> _Stated goal_
Would you rewrite all the lines below, putting "camera position" in place of "shooting point" and keeping everything else the same? Leave the pictures out of your answer.

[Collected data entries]
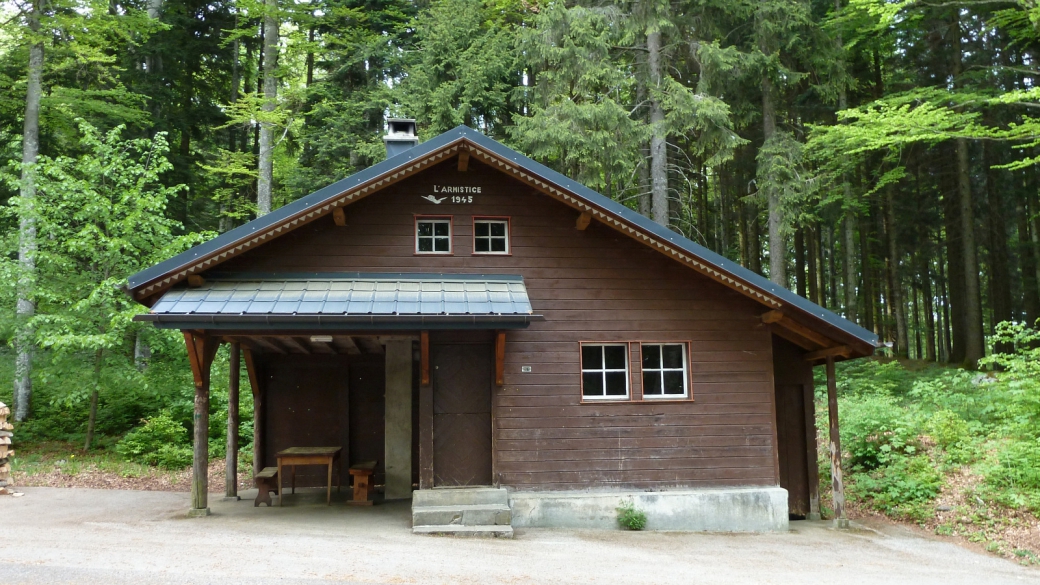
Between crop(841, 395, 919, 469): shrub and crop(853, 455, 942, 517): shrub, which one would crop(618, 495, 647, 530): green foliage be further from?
crop(841, 395, 919, 469): shrub

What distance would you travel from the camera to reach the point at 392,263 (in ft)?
36.1

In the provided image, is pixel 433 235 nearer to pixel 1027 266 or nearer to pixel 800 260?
pixel 800 260

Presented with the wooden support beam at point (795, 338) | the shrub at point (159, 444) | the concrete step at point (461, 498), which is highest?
the wooden support beam at point (795, 338)

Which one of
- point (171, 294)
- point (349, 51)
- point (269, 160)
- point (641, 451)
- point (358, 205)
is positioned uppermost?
point (349, 51)

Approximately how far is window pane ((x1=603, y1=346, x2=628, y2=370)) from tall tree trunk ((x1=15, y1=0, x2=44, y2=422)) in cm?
1101

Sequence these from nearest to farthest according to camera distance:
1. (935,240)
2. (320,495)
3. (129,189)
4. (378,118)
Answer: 1. (320,495)
2. (129,189)
3. (378,118)
4. (935,240)

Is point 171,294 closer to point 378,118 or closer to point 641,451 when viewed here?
point 641,451

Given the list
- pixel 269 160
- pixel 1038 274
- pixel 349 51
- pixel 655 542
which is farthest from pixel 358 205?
pixel 1038 274

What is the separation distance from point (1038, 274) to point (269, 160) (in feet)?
73.1

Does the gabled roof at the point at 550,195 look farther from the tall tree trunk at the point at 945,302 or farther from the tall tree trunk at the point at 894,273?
the tall tree trunk at the point at 945,302

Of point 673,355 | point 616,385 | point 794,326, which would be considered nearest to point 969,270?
point 794,326

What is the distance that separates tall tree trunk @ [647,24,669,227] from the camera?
677 inches

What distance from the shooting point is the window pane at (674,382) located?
11094mm

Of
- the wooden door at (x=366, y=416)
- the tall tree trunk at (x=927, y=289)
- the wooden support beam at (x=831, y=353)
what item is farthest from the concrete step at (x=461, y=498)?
the tall tree trunk at (x=927, y=289)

> _Output of the task_
Between crop(841, 395, 919, 469): shrub and crop(853, 455, 942, 517): shrub, which one would crop(618, 495, 647, 530): green foliage be further from?
crop(841, 395, 919, 469): shrub

What distance would you travel from the camera to reach the point at 392,263 (in ft)?
36.1

In the provided image, is pixel 433 235 nearer to pixel 1027 266 or nearer to pixel 800 260?
pixel 800 260

Presented with the wooden support beam at point (795, 338) | the shrub at point (159, 444) | the concrete step at point (461, 498), which is highest?
the wooden support beam at point (795, 338)

Which one of
- point (171, 294)
- point (349, 51)
- point (269, 160)
- point (641, 451)
- point (358, 205)
is positioned uppermost?
point (349, 51)

Approximately how far is window pane ((x1=603, y1=346, x2=628, y2=370)) from tall tree trunk ((x1=15, y1=0, x2=44, y2=422)) in cm?
1101

Sequence these from nearest to farthest according to camera distance:
1. (935,240)
2. (320,495)
3. (129,189)
4. (378,118)
Answer: 1. (320,495)
2. (129,189)
3. (378,118)
4. (935,240)

Is point 171,294 closer to point 378,118 or closer to point 641,451 when viewed here?
point 641,451

Given the list
- pixel 269 160
- pixel 1038 274
- pixel 349 51
- pixel 655 542
which is farthest from pixel 358 205?
pixel 1038 274

What is the separation distance from point (1038, 274) to point (269, 160) (in feet)?
73.1

Does the gabled roof at the point at 550,195 look farther from the tall tree trunk at the point at 945,302 or farther from the tall tree trunk at the point at 894,273?
the tall tree trunk at the point at 945,302

Of point 673,355 | point 616,385 | point 794,326, which would be considered nearest to point 969,270?
point 794,326

What is the distance that separates tall tree trunk @ [647,24,669,227] from the camera?
677 inches

What distance from the camera position is the window pane at (674,382) located?
11094mm

Of
- the wooden door at (x=366, y=416)
- the tall tree trunk at (x=927, y=289)
- the wooden support beam at (x=831, y=353)
what item is farthest from the concrete step at (x=461, y=498)?
the tall tree trunk at (x=927, y=289)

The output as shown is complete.